>>>>>

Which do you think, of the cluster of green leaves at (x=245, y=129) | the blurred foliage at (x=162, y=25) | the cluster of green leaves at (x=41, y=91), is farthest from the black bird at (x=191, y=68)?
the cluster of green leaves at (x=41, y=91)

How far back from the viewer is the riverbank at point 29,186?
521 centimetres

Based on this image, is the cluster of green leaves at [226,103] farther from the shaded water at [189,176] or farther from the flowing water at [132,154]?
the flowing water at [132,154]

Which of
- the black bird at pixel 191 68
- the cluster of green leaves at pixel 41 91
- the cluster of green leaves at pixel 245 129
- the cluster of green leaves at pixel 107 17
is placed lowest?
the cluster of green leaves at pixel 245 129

<<<<<
>>>>>

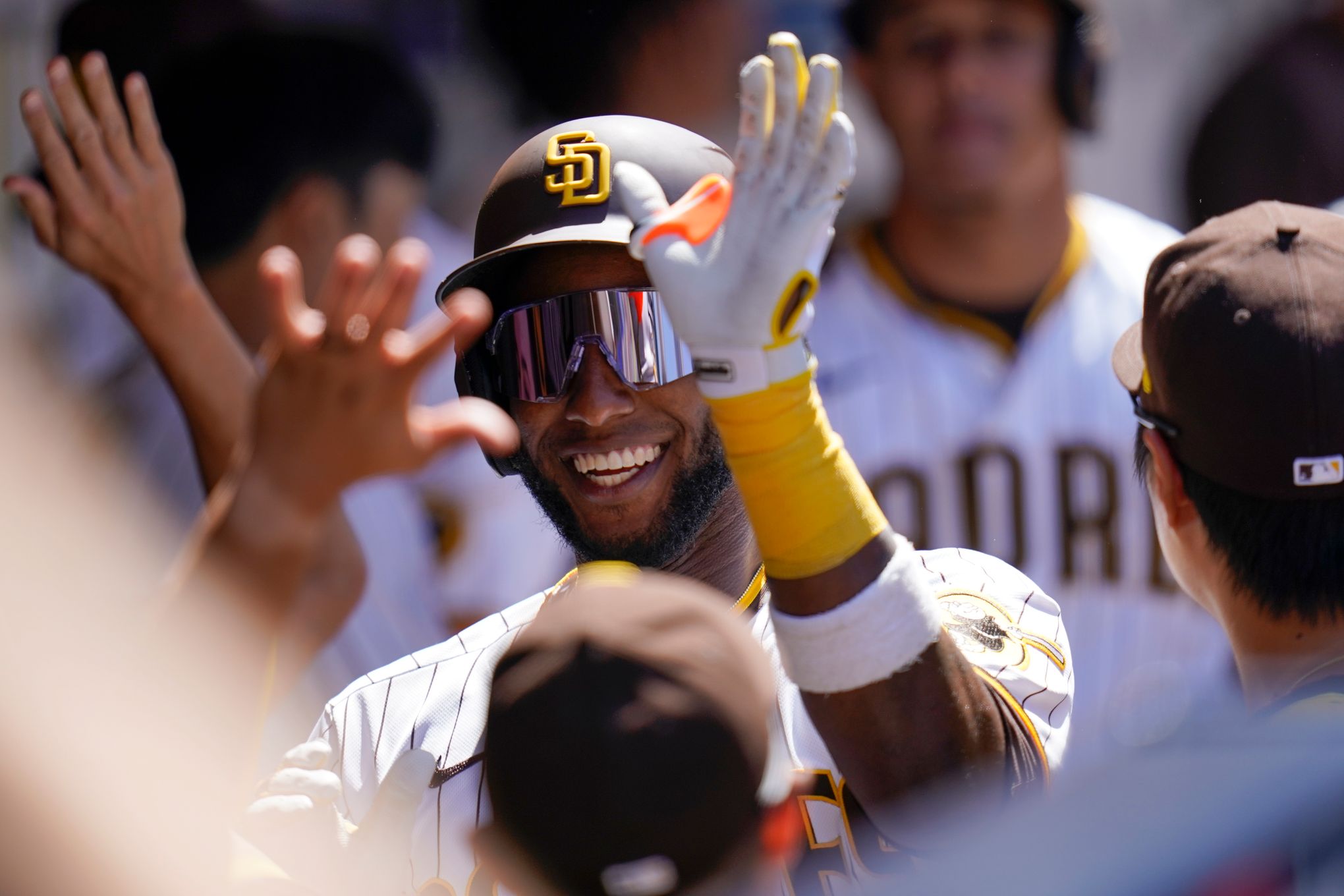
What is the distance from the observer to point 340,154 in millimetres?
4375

<<<<<

Exercise: Count how many lines in the items above contain the word "pixel" and reply with that number alone.

Result of this exercise: 5